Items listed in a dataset
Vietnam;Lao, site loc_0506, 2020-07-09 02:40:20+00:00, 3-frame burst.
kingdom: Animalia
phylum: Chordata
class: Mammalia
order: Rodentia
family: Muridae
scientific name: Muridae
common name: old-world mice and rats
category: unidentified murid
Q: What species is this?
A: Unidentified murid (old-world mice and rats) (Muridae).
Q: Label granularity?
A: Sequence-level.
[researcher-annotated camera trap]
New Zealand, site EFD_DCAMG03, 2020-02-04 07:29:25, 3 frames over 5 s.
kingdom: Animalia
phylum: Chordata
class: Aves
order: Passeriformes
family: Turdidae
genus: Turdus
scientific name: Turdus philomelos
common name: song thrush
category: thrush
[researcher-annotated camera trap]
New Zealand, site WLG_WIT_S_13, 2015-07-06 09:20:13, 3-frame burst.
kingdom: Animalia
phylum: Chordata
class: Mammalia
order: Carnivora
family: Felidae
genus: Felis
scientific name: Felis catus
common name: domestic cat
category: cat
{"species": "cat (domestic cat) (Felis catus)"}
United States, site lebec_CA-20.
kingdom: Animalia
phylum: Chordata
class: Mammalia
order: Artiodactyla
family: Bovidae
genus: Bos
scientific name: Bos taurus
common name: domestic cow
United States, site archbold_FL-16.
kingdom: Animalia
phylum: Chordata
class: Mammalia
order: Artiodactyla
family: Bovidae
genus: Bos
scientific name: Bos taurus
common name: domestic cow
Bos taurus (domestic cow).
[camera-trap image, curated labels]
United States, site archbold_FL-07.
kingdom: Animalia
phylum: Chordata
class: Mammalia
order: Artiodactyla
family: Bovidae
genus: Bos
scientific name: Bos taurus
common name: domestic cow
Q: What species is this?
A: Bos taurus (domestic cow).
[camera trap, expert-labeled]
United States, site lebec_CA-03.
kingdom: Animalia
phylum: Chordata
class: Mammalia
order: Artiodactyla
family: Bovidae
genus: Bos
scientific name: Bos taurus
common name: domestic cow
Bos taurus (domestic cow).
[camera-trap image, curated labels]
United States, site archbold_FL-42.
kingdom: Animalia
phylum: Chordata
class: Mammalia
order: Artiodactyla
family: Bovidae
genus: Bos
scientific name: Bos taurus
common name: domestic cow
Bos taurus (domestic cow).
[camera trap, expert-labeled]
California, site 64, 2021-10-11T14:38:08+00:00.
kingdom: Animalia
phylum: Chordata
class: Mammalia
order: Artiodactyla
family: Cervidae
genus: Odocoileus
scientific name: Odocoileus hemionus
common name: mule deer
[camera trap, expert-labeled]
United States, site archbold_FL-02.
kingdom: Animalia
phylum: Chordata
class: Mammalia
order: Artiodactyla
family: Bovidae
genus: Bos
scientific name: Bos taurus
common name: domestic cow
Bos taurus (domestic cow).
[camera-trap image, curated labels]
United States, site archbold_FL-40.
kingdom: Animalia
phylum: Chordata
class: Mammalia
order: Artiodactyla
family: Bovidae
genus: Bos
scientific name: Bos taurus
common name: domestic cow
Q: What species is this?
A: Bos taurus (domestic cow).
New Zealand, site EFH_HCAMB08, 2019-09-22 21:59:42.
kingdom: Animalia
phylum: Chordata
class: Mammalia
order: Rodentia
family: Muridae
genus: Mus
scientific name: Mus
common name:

■ EXERCISE
Look at the entries above. Then set all of them down again exactly.

■ RESULT
Vietnam;Lao, site loc_0506, 2020-07-09 02:40:20+00:00, 3-frame burst.
kingdom: Animalia
phylum: Chordata
class: Mammalia
order: Rodentia
family: Muridae
scientific name: Muridae
common name: old-world mice and rats
category: unidentified murid
Q: What species is this?
A: Unidentified murid (old-world mice and rats) (Muridae).
Q: Label granularity?
A: Sequence-level.
[researcher-annotated camera trap]
New Zealand, site EFD_DCAMG03, 2020-02-04 07:29:25, 3 frames over 5 s.
kingdom: Animalia
phylum: Chordata
class: Aves
order: Passeriformes
family: Turdidae
genus: Turdus
scientific name: Turdus philomelos
common name: song thrush
category: thrush
[researcher-annotated camera trap]
New Zealand, site WLG_WIT_S_13, 2015-07-06 09:20:13, 3-frame burst.
kingdom: Animalia
phylum: Chordata
class: Mammalia
order: Carnivora
family: Felidae
genus: Felis
scientific name: Felis catus
common name: domestic cat
category: cat
{"species": "cat (domestic cat) (Felis catus)"}
United States, site lebec_CA-20.
kingdom: Animalia
phylum: Chordata
class: Mammalia
order: Artiodactyla
family: Bovidae
genus: Bos
scientific name: Bos taurus
common name: domestic cow
United States, site archbold_FL-16.
kingdom: Animalia
phylum: Chordata
class: Mammalia
order: Artiodactyla
family: Bovidae
genus: Bos
scientific name: Bos taurus
common name: domestic cow
Bos taurus (domestic cow).
[camera-trap image, curated labels]
United States, site archbold_FL-07.
kingdom: Animalia
phylum: Chordata
class: Mammalia
order: Artiodactyla
family: Bovidae
genus: Bos
scientific name: Bos taurus
common name: domestic cow
Q: What species is this?
A: Bos taurus (domestic cow).
[camera trap, expert-labeled]
United States, site lebec_CA-03.
kingdom: Animalia
phylum: Chordata
class: Mammalia
order: Artiodactyla
family: Bovidae
genus: Bos
scientific name: Bos taurus
common name: domestic cow
Bos taurus (domestic cow).
[camera-trap image, curated labels]
United States, site archbold_FL-42.
kingdom: Animalia
phylum: Chordata
class: Mammalia
order: Artiodactyla
family: Bovidae
genus: Bos
scientific name: Bos taurus
common name: domestic cow
Bos taurus (domestic cow).
[camera trap, expert-labeled]
California, site 64, 2021-10-11T14:38:08+00:00.
kingdom: Animalia
phylum: Chordata
class: Mammalia
order: Artiodactyla
family: Cervidae
genus: Odocoileus
scientific name: Odocoileus hemionus
common name: mule deer
[camera trap, expert-labeled]
United States, site archbold_FL-02.
kingdom: Animalia
phylum: Chordata
class: Mammalia
order: Artiodactyla
family: Bovidae
genus: Bos
scientific name: Bos taurus
common name: domestic cow
Bos taurus (domestic cow).
[camera-trap image, curated labels]
United States, site archbold_FL-40.
kingdom: Animalia
phylum: Chordata
class: Mammalia
order: Artiodactyla
family: Bovidae
genus: Bos
scientific name: Bos taurus
common name: domestic cow
Q: What species is this?
A: Bos taurus (domestic cow).
New Zealand, site EFH_HCAMB08, 2019-09-22 21:59:42.
kingdom: Animalia
phylum: Chordata
class: Mammalia
order: Rodentia
family: Muridae
genus: Mus
scientific name: Mus
common name:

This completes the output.